■ What this task involves:
Write each record again exactly as it stands.

■ Available data:

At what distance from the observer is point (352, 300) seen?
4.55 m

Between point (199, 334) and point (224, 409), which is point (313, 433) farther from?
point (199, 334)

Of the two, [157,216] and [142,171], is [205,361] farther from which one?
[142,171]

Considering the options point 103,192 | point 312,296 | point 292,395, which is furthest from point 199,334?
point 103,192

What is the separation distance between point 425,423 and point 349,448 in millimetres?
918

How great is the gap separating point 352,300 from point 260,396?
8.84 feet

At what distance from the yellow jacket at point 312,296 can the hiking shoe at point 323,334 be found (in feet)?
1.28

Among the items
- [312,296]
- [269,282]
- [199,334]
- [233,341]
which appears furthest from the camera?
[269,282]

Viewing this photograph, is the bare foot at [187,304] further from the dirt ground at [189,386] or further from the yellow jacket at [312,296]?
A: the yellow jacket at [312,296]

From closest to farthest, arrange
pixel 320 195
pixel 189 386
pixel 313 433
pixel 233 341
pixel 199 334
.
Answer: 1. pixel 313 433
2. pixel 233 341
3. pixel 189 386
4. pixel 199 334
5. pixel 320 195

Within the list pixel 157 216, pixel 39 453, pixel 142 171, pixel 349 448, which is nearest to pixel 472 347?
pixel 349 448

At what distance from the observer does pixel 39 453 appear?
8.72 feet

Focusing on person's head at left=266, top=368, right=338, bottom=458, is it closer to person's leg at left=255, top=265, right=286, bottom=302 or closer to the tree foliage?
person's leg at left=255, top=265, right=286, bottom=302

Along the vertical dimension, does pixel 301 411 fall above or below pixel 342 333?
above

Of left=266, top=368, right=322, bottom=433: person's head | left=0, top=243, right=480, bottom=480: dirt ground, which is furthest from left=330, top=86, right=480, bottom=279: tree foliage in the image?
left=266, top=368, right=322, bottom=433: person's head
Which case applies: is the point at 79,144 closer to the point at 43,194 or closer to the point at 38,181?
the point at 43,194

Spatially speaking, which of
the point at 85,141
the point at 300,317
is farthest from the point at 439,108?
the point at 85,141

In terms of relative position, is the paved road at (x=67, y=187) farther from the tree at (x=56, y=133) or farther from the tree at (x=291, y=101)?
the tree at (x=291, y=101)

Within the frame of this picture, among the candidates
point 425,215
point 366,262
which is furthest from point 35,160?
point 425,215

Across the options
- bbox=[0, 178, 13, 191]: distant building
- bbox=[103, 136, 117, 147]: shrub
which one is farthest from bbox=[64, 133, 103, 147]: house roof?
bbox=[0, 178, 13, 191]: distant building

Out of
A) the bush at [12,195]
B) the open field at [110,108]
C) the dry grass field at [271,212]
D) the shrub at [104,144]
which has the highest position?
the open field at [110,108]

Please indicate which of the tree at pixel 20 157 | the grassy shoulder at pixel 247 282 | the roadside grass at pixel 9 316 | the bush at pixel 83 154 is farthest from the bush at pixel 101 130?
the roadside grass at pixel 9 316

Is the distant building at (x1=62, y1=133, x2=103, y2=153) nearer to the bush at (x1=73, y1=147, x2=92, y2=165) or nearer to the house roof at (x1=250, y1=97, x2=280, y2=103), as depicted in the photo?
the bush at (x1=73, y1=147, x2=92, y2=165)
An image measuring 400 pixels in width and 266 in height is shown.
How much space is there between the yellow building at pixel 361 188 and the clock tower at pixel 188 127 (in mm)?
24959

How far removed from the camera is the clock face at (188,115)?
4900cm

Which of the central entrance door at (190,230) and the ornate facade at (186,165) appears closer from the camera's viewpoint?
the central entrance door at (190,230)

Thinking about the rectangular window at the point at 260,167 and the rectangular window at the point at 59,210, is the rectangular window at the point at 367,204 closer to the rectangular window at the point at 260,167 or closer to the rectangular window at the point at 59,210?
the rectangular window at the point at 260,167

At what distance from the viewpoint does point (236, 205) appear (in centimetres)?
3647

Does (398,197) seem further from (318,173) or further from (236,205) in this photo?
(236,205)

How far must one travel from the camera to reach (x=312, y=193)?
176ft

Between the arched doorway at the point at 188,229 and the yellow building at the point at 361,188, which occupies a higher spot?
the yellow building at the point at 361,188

■ Solution to this problem:
At what distance from the observer is point (352, 300) seen?
4.55 m

Between point (199, 334) and point (224, 409), which is point (313, 433) farther from?
point (199, 334)

Of the two, [157,216] and [142,171], is [205,361] farther from which one?
[142,171]

Considering the options point 103,192 | point 312,296 | point 292,395, which is furthest from point 199,334?
point 103,192

What is the separation distance between point 425,423 and point 349,448 in millimetres?
918

How great is the gap separating point 352,300 from point 260,396?
8.84 feet

At what distance from the yellow jacket at point 312,296 can the hiking shoe at point 323,334 be found (in feet)?
1.28

Among the items
- [312,296]
- [269,282]
- [199,334]
- [233,341]
which appears furthest from the camera?
[269,282]

Viewing this photograph, is the bare foot at [187,304] further from the dirt ground at [189,386] or further from the yellow jacket at [312,296]?
A: the yellow jacket at [312,296]

From closest to farthest, arrange
pixel 320 195
pixel 189 386
pixel 313 433
pixel 233 341
pixel 199 334
.
Answer: 1. pixel 313 433
2. pixel 233 341
3. pixel 189 386
4. pixel 199 334
5. pixel 320 195

Within the list pixel 157 216, pixel 39 453, pixel 142 171, pixel 349 448, which is nearest to pixel 472 347?
pixel 349 448

At what distance from the observer does pixel 39 453 appear?
8.72 feet

Focusing on person's head at left=266, top=368, right=338, bottom=458, is it closer to person's leg at left=255, top=265, right=286, bottom=302 or closer to the tree foliage?
person's leg at left=255, top=265, right=286, bottom=302

Along the vertical dimension, does pixel 301 411 fall above or below pixel 342 333?
above

Of left=266, top=368, right=322, bottom=433: person's head | left=0, top=243, right=480, bottom=480: dirt ground, which is furthest from left=330, top=86, right=480, bottom=279: tree foliage in the image?
left=266, top=368, right=322, bottom=433: person's head
Which case applies: is the point at 79,144 closer to the point at 43,194 or closer to the point at 38,181?
the point at 43,194

Spatially speaking, which of
the point at 85,141
the point at 300,317
is farthest from the point at 439,108?
the point at 85,141

In terms of relative position, is the paved road at (x=67, y=187) farther from the tree at (x=56, y=133) or farther from the tree at (x=291, y=101)?
the tree at (x=291, y=101)

Within the frame of this picture, among the candidates
point 425,215
point 366,262
which is furthest from point 35,160?
point 425,215

Across the options
- bbox=[0, 178, 13, 191]: distant building
- bbox=[103, 136, 117, 147]: shrub
which one is farthest from bbox=[64, 133, 103, 147]: house roof?
bbox=[0, 178, 13, 191]: distant building

Out of
A) the bush at [12,195]
B) the open field at [110,108]
C) the dry grass field at [271,212]
D) the shrub at [104,144]
which has the highest position?
the open field at [110,108]

Please indicate which of the tree at pixel 20 157 | the grassy shoulder at pixel 247 282 | the roadside grass at pixel 9 316 | the bush at pixel 83 154 is farthest from the bush at pixel 101 130?
the roadside grass at pixel 9 316

Is the distant building at (x1=62, y1=133, x2=103, y2=153) nearer to the bush at (x1=73, y1=147, x2=92, y2=165) or nearer to the house roof at (x1=250, y1=97, x2=280, y2=103), as depicted in the photo?
the bush at (x1=73, y1=147, x2=92, y2=165)
An image measuring 400 pixels in width and 266 in height is shown.
How much space is there between the yellow building at pixel 361 188 and the clock tower at pixel 188 127 (in mm)?
24959

How far removed from the camera is the clock face at (188,115)?
4900cm

Which of the central entrance door at (190,230) and the ornate facade at (186,165) appears closer from the camera's viewpoint?
the central entrance door at (190,230)

Thinking about the rectangular window at the point at 260,167 and the rectangular window at the point at 59,210, is the rectangular window at the point at 367,204 closer to the rectangular window at the point at 260,167 or closer to the rectangular window at the point at 59,210?
the rectangular window at the point at 260,167

At what distance from the viewpoint does point (236, 205) appear (in centimetres)?
3647

Does (398,197) seem further from (318,173) or further from (236,205) in this photo?
(236,205)

How far must one travel from the camera to reach (x=312, y=193)?
176ft

Between the arched doorway at the point at 188,229 and the yellow building at the point at 361,188, which occupies a higher spot?
the yellow building at the point at 361,188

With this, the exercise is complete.